Building a Fully Decentralized Voting System Using Just Git and Pull Requests
Published June 23, 2025
4 min read
The Premise
What if we could build a fully transparent, auditable, and tamper-evident voting system -- without any servers, centralized backend, or traditional databases?
The result is GitVote - a simple but powerful decentralized voting system that uses nothing but Git, pull requests, and a little bit of Rust.
Why Git?
Git already gives us:
- A fully distributed ledger
- Immutable commit history
- Branching and merging workflows
- Forking for isolated participant actions
- Cryptographic integrity through hashes and signatures
With all that, we're part of the way to a blockchain.
I wondered if I could build a voting system where Git itself is the storage layer, the consensus layer, and the audit trail.
The Design
At a high level, GitVote works like this:
- Proposals are created as dedicated Git branches
- Votes are submitted as files inside pull requests.
- Voter ID is tied to each voter's Git configuration (name and email)
- Duplicate Voting is automatically prevented via CI checks
- Immutable blocks are built from merged votes using deterministic hashing
- Tally results can be generated entirely offline from the final ledger
There's no central database, API server, or backend. Everything happens inside of Git.
The Voting Flow
Proposal Creation
Each new proposal is created as a new Git branch, for example:
proposal/001-color-vote
A simple schema.json
file defines the allowed choices for that proposal:
{
"allowed": ["blue", "purple", "green"]
}
Voter Submission
Voters follow this flow:
- Fork the governance repo
- Clone their fork locally
- Checkout the correct proposal branch
- Run GitVote CLI tool to cast their vote:
gitvote cast --choice purple
This will:
- Write a new vote file into
votes/
(one file per voter) - Commits the vote using their Git identity
- Signs the commit (GPG coming soon)
- Prepares the branch for submission
- Push their branch back to their fork
- Open a pull request into the upstream proposal branch
Vote Validation
Every pull request triggers CI which runs:
gitvote validate
This will validate:
- The vote file format
- Compliance with the allowed schema
- No duplicate voters (one voter, one vote)
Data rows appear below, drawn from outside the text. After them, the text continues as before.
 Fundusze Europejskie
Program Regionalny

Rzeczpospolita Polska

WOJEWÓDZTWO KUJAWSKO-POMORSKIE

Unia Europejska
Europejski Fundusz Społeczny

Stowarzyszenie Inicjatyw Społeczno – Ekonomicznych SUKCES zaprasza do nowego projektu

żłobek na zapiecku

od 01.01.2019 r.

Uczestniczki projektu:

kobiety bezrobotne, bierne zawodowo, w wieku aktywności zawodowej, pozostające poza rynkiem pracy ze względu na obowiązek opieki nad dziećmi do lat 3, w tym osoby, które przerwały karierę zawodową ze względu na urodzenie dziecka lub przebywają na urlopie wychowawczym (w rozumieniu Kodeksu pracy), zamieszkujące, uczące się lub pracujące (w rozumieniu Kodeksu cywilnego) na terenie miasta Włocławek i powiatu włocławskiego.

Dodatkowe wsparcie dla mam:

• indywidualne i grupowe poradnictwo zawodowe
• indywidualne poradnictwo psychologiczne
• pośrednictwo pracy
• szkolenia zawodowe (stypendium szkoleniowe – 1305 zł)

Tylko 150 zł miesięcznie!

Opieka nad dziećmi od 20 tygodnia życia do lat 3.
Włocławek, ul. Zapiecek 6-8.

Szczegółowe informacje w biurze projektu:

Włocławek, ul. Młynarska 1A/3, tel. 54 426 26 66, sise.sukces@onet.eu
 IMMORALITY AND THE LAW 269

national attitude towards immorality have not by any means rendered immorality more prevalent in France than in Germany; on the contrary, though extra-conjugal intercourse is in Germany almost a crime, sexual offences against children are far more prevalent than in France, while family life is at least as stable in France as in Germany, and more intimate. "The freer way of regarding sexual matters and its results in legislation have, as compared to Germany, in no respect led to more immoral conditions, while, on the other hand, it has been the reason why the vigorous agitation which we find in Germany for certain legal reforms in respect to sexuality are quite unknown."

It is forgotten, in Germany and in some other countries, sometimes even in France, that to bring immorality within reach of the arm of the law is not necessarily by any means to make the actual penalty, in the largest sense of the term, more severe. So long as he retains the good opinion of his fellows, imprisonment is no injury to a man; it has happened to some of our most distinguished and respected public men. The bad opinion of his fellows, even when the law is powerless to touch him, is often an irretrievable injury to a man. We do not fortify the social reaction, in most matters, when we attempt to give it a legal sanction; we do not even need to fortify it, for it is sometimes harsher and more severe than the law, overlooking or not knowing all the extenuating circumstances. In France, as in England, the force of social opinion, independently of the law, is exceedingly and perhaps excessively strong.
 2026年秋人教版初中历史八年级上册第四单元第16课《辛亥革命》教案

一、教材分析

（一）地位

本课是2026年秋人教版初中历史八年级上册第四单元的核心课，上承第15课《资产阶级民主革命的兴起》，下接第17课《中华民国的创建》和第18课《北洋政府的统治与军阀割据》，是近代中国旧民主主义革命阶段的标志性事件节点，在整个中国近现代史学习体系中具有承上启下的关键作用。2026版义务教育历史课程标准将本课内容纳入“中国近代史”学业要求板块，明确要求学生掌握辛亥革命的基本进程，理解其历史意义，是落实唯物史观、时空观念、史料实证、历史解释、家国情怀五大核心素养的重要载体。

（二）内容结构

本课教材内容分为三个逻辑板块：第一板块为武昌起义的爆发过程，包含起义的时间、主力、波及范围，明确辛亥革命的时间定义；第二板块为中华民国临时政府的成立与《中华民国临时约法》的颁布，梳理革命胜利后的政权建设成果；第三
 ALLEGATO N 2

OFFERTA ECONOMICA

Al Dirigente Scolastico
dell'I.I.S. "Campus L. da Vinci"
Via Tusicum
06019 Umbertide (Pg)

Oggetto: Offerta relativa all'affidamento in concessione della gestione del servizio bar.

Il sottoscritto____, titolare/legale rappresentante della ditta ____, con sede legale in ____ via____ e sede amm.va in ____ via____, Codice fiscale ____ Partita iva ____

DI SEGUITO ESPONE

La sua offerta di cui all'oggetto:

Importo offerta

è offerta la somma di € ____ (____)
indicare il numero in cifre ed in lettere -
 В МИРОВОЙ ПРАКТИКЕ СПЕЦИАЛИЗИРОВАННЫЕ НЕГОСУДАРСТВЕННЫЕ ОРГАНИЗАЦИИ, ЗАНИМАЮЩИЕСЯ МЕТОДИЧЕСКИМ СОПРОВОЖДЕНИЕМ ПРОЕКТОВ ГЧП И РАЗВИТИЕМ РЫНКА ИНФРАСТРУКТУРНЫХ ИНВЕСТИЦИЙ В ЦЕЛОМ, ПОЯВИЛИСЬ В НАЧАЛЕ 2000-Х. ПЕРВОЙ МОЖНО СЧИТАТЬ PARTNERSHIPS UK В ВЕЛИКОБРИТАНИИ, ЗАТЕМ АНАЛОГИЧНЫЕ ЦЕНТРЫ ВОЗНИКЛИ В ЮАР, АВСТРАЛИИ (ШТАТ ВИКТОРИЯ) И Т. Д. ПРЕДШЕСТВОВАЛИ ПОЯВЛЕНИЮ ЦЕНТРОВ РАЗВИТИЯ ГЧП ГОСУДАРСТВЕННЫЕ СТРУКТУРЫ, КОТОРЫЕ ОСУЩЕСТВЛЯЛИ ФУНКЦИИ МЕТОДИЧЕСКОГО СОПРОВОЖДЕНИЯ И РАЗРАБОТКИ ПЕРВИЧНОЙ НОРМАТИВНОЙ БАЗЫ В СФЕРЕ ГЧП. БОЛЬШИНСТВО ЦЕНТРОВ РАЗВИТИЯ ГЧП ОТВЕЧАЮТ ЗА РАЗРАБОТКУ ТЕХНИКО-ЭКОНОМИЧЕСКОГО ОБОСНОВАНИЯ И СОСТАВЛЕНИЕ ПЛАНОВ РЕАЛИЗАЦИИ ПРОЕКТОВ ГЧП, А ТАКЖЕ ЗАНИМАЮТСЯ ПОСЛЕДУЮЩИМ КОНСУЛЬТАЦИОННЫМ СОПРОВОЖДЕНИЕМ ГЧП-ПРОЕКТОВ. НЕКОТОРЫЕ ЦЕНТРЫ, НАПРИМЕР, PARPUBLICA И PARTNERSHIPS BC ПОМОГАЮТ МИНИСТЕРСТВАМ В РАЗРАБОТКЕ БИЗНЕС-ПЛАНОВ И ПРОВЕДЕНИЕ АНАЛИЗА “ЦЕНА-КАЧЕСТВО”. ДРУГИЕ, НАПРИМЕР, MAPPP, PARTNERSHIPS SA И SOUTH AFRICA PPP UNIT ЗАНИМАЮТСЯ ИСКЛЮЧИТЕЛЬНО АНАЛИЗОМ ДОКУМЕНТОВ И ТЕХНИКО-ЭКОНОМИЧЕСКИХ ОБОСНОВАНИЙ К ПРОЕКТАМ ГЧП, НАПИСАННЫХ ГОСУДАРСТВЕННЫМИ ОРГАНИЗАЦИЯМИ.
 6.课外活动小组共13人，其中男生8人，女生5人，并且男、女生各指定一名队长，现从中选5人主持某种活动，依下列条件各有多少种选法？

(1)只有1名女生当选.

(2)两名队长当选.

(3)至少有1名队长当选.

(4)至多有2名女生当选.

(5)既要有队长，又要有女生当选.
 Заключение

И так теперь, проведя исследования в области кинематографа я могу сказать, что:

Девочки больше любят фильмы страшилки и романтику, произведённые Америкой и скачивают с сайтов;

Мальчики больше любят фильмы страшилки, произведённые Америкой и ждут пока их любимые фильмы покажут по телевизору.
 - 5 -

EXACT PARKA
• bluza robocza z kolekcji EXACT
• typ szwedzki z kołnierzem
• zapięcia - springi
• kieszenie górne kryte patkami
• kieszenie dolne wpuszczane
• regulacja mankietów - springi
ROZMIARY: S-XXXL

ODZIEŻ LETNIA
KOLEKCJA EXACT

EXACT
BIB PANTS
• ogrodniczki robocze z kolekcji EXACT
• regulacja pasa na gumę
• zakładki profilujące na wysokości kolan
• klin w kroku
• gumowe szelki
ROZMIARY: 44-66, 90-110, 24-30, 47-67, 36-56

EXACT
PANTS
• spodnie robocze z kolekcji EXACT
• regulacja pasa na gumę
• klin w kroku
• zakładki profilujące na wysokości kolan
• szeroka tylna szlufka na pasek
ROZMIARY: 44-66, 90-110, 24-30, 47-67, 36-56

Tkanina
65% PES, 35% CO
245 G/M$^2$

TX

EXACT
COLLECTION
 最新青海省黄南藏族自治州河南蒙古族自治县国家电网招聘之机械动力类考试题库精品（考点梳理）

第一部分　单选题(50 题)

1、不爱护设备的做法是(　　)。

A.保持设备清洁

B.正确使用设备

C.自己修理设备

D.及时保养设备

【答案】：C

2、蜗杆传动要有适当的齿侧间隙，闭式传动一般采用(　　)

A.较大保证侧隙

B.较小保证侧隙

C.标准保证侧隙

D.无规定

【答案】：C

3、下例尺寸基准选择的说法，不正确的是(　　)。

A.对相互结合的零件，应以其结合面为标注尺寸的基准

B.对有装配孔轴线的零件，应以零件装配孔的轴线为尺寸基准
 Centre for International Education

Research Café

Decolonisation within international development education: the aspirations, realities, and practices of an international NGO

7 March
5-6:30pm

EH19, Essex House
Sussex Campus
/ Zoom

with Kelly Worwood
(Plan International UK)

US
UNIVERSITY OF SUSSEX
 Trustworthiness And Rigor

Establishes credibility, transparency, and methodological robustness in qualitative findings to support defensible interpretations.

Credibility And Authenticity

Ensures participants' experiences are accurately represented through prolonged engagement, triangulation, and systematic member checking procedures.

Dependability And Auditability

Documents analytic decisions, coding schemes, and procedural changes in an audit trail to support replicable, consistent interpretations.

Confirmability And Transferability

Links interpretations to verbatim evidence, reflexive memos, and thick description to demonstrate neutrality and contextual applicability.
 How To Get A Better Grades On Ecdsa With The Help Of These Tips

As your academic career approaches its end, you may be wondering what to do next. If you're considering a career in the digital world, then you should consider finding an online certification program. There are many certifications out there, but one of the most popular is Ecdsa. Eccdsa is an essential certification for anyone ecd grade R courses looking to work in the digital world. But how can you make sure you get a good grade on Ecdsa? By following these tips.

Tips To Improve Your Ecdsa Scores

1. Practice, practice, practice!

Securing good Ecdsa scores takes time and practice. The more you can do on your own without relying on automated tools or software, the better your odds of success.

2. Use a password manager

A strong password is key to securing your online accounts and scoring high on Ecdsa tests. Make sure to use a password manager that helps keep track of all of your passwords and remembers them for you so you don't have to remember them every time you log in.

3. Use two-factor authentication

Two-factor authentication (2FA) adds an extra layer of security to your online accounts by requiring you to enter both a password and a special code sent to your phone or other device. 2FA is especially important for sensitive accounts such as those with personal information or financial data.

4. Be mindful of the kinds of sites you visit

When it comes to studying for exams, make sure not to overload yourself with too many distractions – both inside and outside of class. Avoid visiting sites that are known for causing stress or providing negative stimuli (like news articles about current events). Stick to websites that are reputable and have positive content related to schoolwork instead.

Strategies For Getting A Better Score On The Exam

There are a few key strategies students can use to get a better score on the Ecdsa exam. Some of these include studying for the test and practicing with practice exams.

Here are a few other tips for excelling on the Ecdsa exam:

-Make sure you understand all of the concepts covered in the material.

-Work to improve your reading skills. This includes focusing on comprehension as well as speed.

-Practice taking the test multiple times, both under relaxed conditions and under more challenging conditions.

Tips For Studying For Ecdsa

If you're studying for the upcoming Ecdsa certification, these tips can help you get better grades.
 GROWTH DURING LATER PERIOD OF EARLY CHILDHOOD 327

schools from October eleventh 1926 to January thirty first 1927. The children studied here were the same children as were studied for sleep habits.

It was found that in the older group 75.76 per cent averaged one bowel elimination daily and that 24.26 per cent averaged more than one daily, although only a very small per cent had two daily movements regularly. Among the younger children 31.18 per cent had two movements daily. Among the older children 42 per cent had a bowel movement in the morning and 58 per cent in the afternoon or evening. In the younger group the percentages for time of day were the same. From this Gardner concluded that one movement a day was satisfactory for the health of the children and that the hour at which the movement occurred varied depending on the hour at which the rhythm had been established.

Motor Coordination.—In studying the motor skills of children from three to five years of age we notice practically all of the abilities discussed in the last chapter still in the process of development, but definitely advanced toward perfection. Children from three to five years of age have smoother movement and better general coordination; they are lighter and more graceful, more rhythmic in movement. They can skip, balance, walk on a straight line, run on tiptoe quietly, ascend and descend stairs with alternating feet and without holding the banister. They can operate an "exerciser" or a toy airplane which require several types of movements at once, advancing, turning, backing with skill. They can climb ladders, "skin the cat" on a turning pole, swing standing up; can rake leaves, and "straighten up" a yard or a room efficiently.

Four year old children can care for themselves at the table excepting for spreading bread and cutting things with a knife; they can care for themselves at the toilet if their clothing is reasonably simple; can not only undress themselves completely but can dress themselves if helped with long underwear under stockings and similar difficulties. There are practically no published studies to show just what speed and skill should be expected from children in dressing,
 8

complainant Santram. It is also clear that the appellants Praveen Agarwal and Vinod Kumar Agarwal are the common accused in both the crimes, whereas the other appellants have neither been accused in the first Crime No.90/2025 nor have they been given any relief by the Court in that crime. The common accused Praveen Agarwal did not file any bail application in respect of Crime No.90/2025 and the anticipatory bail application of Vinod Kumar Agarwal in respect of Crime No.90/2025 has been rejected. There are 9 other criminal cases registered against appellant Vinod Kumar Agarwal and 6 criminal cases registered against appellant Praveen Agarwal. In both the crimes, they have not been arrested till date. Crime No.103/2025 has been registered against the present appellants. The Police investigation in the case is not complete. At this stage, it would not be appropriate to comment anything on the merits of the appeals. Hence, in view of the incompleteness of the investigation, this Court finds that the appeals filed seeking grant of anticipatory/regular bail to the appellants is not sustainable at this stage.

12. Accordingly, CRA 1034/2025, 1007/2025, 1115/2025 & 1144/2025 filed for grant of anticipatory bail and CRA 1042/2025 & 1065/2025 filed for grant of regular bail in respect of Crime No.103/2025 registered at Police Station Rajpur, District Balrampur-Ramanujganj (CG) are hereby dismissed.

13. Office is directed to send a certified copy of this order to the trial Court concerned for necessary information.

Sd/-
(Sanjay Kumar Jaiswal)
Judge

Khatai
Invalid votes fail the CI and will not be merged
Merging & Chain Building
Once a valid PR is merged, CI will automatically run:
gitvote build-chain
This scans all merged vote files and creates an immutable hash-linked chain of blocks stored as plain JSON:
blocks/
block-0000.json
block-0001.json
...
Each block includes:
- The vote choice
- The voter identity
- The original timestamp of the vote
- The Cryptographic hash linking it to the previous block
Tallying Votes
At any time, anyone can run:
gitvote tally
This reads the blocks/
directory and generates a full tally of the current vote
state:
Vote Tally:
purple votes: 3
red votes: 2
Total unique voters: 5
No external system is needed to calculate the results — everything lives entirely inside Git.
The Tech Stack
- Rust for the core CLI,
gitvote
- Github Actions for CI validation and chain building
- Git itself as the distributed backend
Security
- Voter ID is tied to each user's Git config (
user.name
anduser.email
) - CI fully enforces schema validation and prevents voter duplication
- All votes are auditable forever via immutable commit history
- The chain is fully deterministic and reproducible offline
- The ledger can be archived back into
main
for permanent recordkeeping
The Benefits
- Simplicity: No central server or complex infrastructure
- Transparency: Every vote and rule is visible to all voters
- Auditability: Anyone can verify the ledger at any time
- Offline verifiability: The full vote chain is just a Git repo
Future Plans
There are a number of interesting enhancements that could be made here I think:
- GPG signature enforcement
- Anonymous but verifiable voting via zero-knowledge proofs
- Weighted or ranked ballots
- Multi-proposal governance workflow
For now, GitVote is a minimal, functioning, fully decentralized voting system.
The Code/Demo
You can find the CLI here: GitVote CLI
You can find a test governance repo here: gitvote-test
By going to actions, you can see the various CI workflows that run during the voting process.
- First, I submit a valid vote for purple
- Then, I attempt to vote again for green, which correctly fails due to duplicate voter prevention
- Finally, I simulate a new voter by spoofing a different Git identity (via
git config
), submit a vote for blue, and the vote passes validation
Closing Thoughts
What originally started as an idea for "Gitcoin" and wanting to learn more about blockchains turned into a fully functional, fully auditable governance platform -- all built entirely on top of Git (and Rust).
It was pretty satisfying to turn pull requests, branch protections, and hash-linked commits into a simple, verifiable voting process.